[Fragment tekstu]
☆ ☆ ☆

@undomiel9 każdy z nas ma postawioną poprzeczkę w nieco innym miejscu (TO NIE OZNACZA, że lepiej lub gorzej) i jest wrażliwy na nieco inne kwestie (to również nie oznacza, że jedno lepsze lub drugie lepsze) i to jest fakt. Kwestia CDPu boli mnie, że tak to ujmę "osobiście", dlatego piszę o tym tak dużo. Rzeczowo, ale jednak kierują mną w jakimś sensie emocje. I może i macie poczucie, że tego jest "za dużo". Patrzycie na tę grę tylko / głównie z perspektywy opowieści, historii w niej przedstawionej i nie interesują lub są mniej istotne dla was didaskalia w postaci stanu technicznego i tego, czy coś działa zgodnie z przyjętymi standardami, a coś nie, oraz pewne obietnice CDP'u są dla was sprawą drugorzędną, ponieważ, czy zrealizowane, czy niezrealizowane, nie czynią wam różnicy. I ja to rozumiem.
Ja natomiast (i wbrew temu co sugerujesz nie uznaję mojszej prawdy za lepszą niż wasza) patrzę natomiast z perspektywy kogoś kto pisze aplikacje. Fakt w ZUPEŁNIE innej technologii, ale to robię, a niektóre z nich cechuje naprawdę duży stopień skomplikowania. I czysto teoretycznie możesz przygotować aplikację internetową, która nie będzie responsywna, czyli nie będzie poprawnie wyświetlała się na urządzeniach mobilnych, nie będzie posiadała wsparcia dla nich, jednocześnie przy tym obiecując, że ta responsywność będzie w niej zaimplementowana. Taka aplikacja będzie działała, w zasadzie da się ją nawet na smartfonie otworzyć i coś tam przeczytać, ale będzie to zdecydowanie mniej komfortowe (dlatego uważam to za dobry przykład). I teraz w kontakcie z taką aplikację będziesz miał dwie podstawowe grupy użytkowników. Jedna będzie uznawała, że oni w zasadzie nigdy stron nie przeglądają na smartfonach, a jeśli to tak rzadko, że mogą ścierpieć pewien dyskomfort (bo i tak przeglądanie stron na smartfonie stanowi dla nich niezbyt przyjemną formę dostępu do nich). Druga będzie uznawała, że bardzo często korzystają ze stron na smartfonach, jest to ze względu na ich tryb życia główna forma dostępu do internetu.

☆ ☆ ☆

[Dane do ćwiczenia]
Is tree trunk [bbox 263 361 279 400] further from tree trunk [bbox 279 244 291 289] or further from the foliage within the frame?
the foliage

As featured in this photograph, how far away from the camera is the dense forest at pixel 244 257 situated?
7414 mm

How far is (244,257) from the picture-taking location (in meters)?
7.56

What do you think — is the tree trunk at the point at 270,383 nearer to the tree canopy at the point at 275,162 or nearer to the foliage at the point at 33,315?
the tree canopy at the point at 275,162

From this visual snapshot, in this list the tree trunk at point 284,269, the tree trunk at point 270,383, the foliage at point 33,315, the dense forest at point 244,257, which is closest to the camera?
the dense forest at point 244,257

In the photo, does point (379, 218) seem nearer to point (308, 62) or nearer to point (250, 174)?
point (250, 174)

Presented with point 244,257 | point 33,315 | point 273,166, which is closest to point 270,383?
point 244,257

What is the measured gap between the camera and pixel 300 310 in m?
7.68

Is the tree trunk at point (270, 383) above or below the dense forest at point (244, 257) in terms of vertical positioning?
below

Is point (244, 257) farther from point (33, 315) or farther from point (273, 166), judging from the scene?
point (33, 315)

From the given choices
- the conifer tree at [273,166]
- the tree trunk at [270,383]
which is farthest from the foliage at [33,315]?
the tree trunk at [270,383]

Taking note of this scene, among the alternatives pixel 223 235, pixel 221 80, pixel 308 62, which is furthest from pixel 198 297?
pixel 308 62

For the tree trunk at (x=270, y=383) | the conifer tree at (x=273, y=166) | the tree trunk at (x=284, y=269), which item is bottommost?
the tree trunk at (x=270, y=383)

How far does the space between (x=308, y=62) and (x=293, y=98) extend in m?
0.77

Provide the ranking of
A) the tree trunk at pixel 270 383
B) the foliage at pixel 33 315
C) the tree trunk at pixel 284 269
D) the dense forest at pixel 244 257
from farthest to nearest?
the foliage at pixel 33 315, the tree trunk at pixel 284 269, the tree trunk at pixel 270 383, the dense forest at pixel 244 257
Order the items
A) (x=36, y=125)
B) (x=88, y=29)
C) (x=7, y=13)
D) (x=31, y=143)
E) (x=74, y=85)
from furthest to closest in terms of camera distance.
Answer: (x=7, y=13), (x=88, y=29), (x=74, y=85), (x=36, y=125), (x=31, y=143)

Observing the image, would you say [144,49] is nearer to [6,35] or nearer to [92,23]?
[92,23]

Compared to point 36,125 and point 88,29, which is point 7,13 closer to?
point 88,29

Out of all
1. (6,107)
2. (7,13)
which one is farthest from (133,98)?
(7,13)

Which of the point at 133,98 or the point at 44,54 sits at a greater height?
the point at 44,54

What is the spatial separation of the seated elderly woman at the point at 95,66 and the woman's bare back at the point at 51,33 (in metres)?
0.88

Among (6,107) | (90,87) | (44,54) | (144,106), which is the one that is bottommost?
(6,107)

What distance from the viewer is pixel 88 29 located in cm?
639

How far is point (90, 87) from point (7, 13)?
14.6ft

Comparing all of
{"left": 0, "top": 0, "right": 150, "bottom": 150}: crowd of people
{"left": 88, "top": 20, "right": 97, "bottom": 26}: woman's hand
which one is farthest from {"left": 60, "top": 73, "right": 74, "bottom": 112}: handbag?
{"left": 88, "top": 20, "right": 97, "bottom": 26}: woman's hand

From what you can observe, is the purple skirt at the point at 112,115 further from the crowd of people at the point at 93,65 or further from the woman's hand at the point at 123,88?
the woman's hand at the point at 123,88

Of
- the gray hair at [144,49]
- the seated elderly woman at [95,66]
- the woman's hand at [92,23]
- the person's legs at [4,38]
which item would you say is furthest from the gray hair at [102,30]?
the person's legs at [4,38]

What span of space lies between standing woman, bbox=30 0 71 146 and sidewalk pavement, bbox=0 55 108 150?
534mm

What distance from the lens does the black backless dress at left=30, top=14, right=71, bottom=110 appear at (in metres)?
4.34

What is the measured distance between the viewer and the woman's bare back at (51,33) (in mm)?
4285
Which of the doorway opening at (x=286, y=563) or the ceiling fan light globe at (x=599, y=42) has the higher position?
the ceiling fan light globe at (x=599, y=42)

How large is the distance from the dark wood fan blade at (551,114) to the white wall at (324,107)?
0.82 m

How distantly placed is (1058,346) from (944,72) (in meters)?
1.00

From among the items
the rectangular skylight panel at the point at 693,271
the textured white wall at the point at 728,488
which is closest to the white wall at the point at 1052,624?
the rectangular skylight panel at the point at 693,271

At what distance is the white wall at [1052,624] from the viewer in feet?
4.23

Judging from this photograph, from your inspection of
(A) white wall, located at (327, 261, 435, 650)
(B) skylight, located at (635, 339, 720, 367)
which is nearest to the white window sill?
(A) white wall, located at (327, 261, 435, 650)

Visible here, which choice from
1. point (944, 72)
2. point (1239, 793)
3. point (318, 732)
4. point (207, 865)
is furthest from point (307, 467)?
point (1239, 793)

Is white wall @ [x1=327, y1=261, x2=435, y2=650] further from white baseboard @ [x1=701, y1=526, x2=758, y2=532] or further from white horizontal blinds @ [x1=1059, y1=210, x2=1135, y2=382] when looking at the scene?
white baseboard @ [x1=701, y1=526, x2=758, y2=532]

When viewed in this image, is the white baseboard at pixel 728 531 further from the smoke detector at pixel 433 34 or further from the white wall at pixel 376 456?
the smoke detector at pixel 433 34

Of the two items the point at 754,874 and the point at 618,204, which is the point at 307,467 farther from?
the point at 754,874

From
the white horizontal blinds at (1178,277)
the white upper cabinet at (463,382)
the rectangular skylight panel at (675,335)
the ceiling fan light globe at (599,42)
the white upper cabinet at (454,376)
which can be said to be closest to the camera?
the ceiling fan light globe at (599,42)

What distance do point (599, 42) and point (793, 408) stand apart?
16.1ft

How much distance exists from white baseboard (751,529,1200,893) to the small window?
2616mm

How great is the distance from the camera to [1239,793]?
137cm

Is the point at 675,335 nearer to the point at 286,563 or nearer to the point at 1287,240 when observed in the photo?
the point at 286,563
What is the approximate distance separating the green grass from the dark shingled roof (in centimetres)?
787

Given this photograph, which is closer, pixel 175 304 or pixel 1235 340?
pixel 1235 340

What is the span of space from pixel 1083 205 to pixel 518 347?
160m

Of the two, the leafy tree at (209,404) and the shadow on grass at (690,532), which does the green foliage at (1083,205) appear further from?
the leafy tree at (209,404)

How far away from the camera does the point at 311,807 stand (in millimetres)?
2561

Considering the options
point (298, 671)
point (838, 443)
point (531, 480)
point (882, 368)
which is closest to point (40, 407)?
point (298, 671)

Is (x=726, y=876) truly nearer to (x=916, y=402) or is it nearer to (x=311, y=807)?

☆ ☆ ☆

[Zadania]
1. Odpowiedz krótko na pytania do tekstu:
(a) Z czyjej perspektywy patrzy osoba pisząca tekst?
(b) Co według tekstu znaczy, że aplikacja internetowa nie jest responsywna?
(c) Ile podstawowych grup użytkowników wymienia tekst w kontakcie z taką aplikacją?
2. Wypisz z rekordów wszystkie wiersze, w których występuje słowo "viewer". Wielkość liter ma znaczenie.

[Odpowiedzi do ćwiczenia]
1.
(a) Z perspektywy kogoś, kto pisze aplikacje.
(b) Że nie wyświetla się poprawnie na urządzeniach mobilnych.
(c) Dwie.

2.
What distance from the viewer is pixel 88 29 located in cm?
What is the measured distance between the viewer and the woman's bare back at (51,33) (in mm)?
At what distance is the white wall at [1052,624] from the viewer in feet?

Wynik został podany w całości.